Looting Insurance Companies

Insurance companies, while providing a crucial service, can engage in practices that are perceived as “looting” clients, even large, reputable brands. This often stems from the inherent conflict between their profit motives and their obligation to policyholders.

One primary method is denial or underpayment of legitimate claims. Insurers may employ various tactics, such as misinterpreting policy language, asserting pre-existing conditions without sufficient evidence, or claiming non-disclosure of material facts during application. For instance, a client might have their claim for a burst pipe denied because the insurer argues it was due to long-term neglect rather than a sudden event, despite evidence to the contrary. Another tactic is to offer a settlement significantly lower than the actual cost of damages, pressuring the client to accept due to financial strain or lack of legal knowledge. This is particularly prevalent in motor vehicle accident claims where insurers might undervalue vehicle repairs or personal injury compensation.
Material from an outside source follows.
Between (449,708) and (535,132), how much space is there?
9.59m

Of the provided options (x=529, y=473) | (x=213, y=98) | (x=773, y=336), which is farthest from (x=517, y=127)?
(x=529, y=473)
Another area of concern is excessive premiums and hidden fees. While premiums are based on risk assessment, some companies may inflate these, especially for loyal, long-term customers who are less likely to shop around. They might also introduce new fees or increase existing ones without clear justification, often buried in complex policy documents. For example, an administrative fee for policy changes or a cancellation fee might be disproportionately high compared to the actual cost incurred by the insurer. The practice of “price walking,” where existing customers are charged more than new customers for the same policy, was a significant issue in the UK until regulatory intervention.

Deliberate delays in processing claims can also be a form of exploitation. By prolonging the claims process, insurers can wear down claimants, making them more likely to accept a lower settlement out of desperation. This is particularly damaging in situations where the client is reliant on the insurance payout for essential repairs or medical treatment. The sheer bureaucracy and repeated requests for documentation can be overwhelming, leading many to abandon their pursuit of a fair settlement.

Even large, well-known insurance brands are not immune to these criticisms. For example, in the UK, major insurers have faced scrutiny and fines from the Financial Conduct Authority (FCA) for practices such as poor handling of complaints, unfair treatment of vulnerable customers, and misleading sales practices. The FCA’s “Treating Customers Fairly” (TCF) initiative was introduced precisely to address these systemic issues within the financial services industry, including insurance. Despite their brand reputation, the drive for profitability can sometimes override ethical considerations, leading to practices that disadvantage policyholders. The complexity of insurance contracts, often filled with jargon and fine print, further exacerbates the power imbalance between the insurer and the individual client, making it difficult for the latter to fully understand their rights and obligations.

However, in the MENA region, such a practice is not really recognized as “Unfair”. This is mainly due to the absence of thorough knowledge of some regulators and since there is no objection or remark from the regulator. The insurance company will proceed and expand the usage of this method especially if such amounts are not accounted towards reinsurance premiums whether the later is based on GPI, GNPI or NPI.

The insured whether it is a new business or a renewal and prior to signing the agreement must and should go through all these points as in some cases it might be a considerable amount of the premium. You will be surprised that many of these practices are executed by main insurance companies!